I feel this discussion is starting to go in every directions and getting
farther away from any decision/progress so I'll attempt to summarize what I
hear, where I stand and *more importantly*, why.

So as far as "what do we do for 4.0", I hear it boil down to 3 options:
1) we freeze June 1. It says nothing on when we do release but starting
testing early, which also by extension limit the scope of what needs to be
tested, give believability in an earlier and more stable release. Everyone
seems to agree stability is good, and having no major release for too long
run the risk of everyone outside our own bubble thinking the project is
dead.
2) we decide on a freeze date now, but later than June 1 (the question is
then "when?"). I'm listing this because there has been some explicit "+1 to
freezing but not June 1" but I'll admit I'm not entirely sure of the
reasoning behind this, and if there has been explicit argument for this,
I've missed them.
--
INSTRUCTION 1 :: In the listing, rewrite the lines from the one containing "Out of detection(207, 183, 218, 217): light" to the one containing "From a spatial", putting "beige baseboard" in place of "white baseboard" and leaving everything else unchanged.
The listing below has no connection to the 4.0 freeze message.

INPUT ::
--
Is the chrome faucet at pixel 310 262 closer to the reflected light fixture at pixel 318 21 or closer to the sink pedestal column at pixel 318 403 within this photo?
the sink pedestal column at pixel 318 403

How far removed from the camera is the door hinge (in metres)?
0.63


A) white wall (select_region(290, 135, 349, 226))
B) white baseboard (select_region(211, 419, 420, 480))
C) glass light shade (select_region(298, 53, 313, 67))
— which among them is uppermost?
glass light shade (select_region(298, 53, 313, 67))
--
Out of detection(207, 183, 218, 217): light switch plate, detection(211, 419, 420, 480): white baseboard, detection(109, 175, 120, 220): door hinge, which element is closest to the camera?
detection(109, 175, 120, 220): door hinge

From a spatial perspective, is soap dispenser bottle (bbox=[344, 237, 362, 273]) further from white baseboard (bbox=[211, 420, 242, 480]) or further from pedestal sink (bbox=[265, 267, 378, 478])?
--
INSTRUCTION 2 :: Reproduce the 4.0 freeze message from "2) we decide" to "I've missed them." word for word.

FINAL ANSWER 1 ::
Out of detection(207, 183, 218, 217): light switch plate, detection(211, 419, 420, 480): beige baseboard, detection(109, 175, 120, 220): door hinge, which element is closest to the camera?
detection(109, 175, 120, 220): door hinge

From a spatial perspective, is soap dispenser bottle (bbox=[344, 237, 362, 273]) further from beige baseboard (bbox=[211, 420, 242, 480]) or further from pedestal sink (bbox=[265, 267, 378, 478])?

FINAL ANSWER 2 ::
2) we decide on a freeze date now, but later than June 1 (the question is
then "when?"). I'm listing this because there has been some explicit "+1 to
freezing but not June 1" but I'll admit I'm not entirely sure of the
reasoning behind this, and if there has been explicit argument for this,
I've missed them.